What about the Festival? Paul Nicholls has been open to running her at the Festival in a bid to take a bonus in post-race quotes, telling Maddy Playle of the Racing Post: “She’s tough and won’t need to do much work, it’s definitely a possibility. We’re not saving her for anything so we might look at it.”
Be Smart: Looking at the rest of the field: Call Me Lord ran a tremendous race under his huge weight, First Flow ran a fine race on his first run for nearly a year, and Benny’s Bridge will be much happier on a sounder surface.
- Fun In The Sun
In much sunnier climes, Meydan had their Super Saturday, a leadup to the Carnival ending Dubai World Cup night that takes place in just over three weeks’ time. Highlights included:
- Capezzano’s arrival at Group 1 level with a wide margin victory in the third round of the Al Maktoum Challenge, trashing the returning Thunder Snow by nine and a half lengths. He will now head to the World Cup, as will the second, who will hope to strip much fitter in a couple of weeks’ time
- Dream Castle’s fine turn of foot to beat a heavy gamble on Wootoon in the Jebel Hatta, making it three from three in Dubai since being gelded
- Old Persian managed to catch stablemate Racing History with apparent ease to take the City of Gold, seeing him up for the Sheema Classic and a promising European campaign
- Muntazah broke the track record in the Burj Nahaar, winning by 10 lengths to make himself the sure fire favourite for the Godolphin Mile
- Blue Point won the Nad Al Sheba Turf Sprint with the ease that odds of ¼ suggested, and will be hard beat regardless of the international raiders that might well come his way
- Divine Image put together a career-best performance to romp away with the Al Bastakiya, making her favourite for the UAE Derby
- A King’s Pair
Willie Mullins – yes, that’s right, remember him? – had a perfect warmup for the coming week when he had a 1-2-3 in the Leinster National, led by Pairofbrowneyes.
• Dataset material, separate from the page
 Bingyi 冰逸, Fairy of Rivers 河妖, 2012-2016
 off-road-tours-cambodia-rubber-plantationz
If you’re thinking that name sounds familiar then yes, you’re right – Pairofbrowneyes won this last year, and it was almost a carbon copy of his win in 2018, with an impressive show of staying power down the home straight to eventually end up winning by five lengths.
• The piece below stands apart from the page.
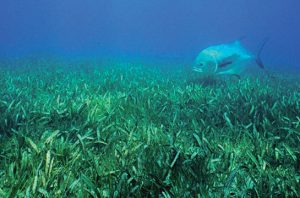 seagrass coverage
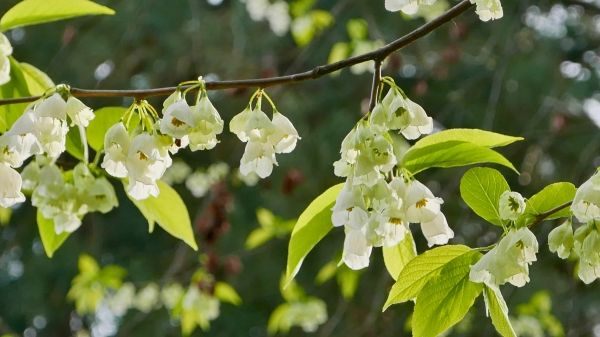Tree branch covered in silver bell flowers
Now is that a Cheltenham omen? It's a 1-2-3 for Willie Mullins as Pairofbrowneyes takes today's big pot in Ireland by winning the Leinster National
— Racing TV (@RacingTV) March 10, 2019
This matters why? It’s yet another boost for the form of Invitation Only’s Thyestes Chase win, which has barely produced a bad result, including the winner and the third of the Leinster National yesterday, and the Wylies will be very happy with their position ahead of the Gold Cup.
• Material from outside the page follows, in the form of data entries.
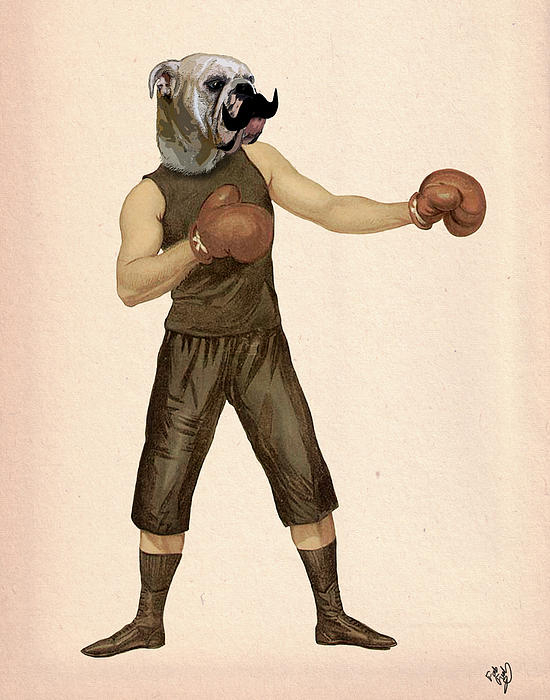 Boxing Bulldog Print by Kelly McLaughlan
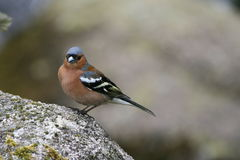 Chaffinch, a little colourful garden bird found in the UK. The chaffinch (Latin name: Fringilla coelebs) is the UK's second commonest breeding bird, and is Royalty Free Stock Photo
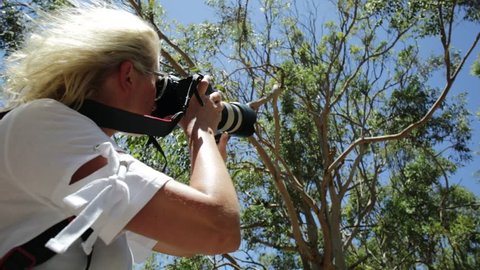 Wildlife woman photograph taking pictures of a Koala sleeping on an eucalyptus tree in Yanchep National Park, Western Australia. Travel female photographing a Koala on a tree.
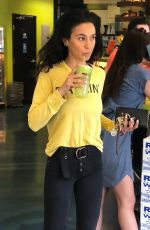 Emmanuelle Chriqui At Earthbar West Hollywood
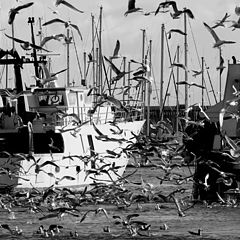 """photo """"noise in the harbour:seagulls"""""""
Winning Jockey Paul Townend, to Sportinglife: “He’s very likeable. It was like riding a handicapper. He made one mistake at the ditch down the back, but he sorted himself out and you couldn’t be any more pleased with him.”
Something to note: The form of La Bague Au Roi got another boost as Kaiser Black, second to her in the Flogas Novices’ Chase, won the Naas Directors Plate Novice Chase by an 11 length margin. He could be a big player for the rest of the season in novice terms.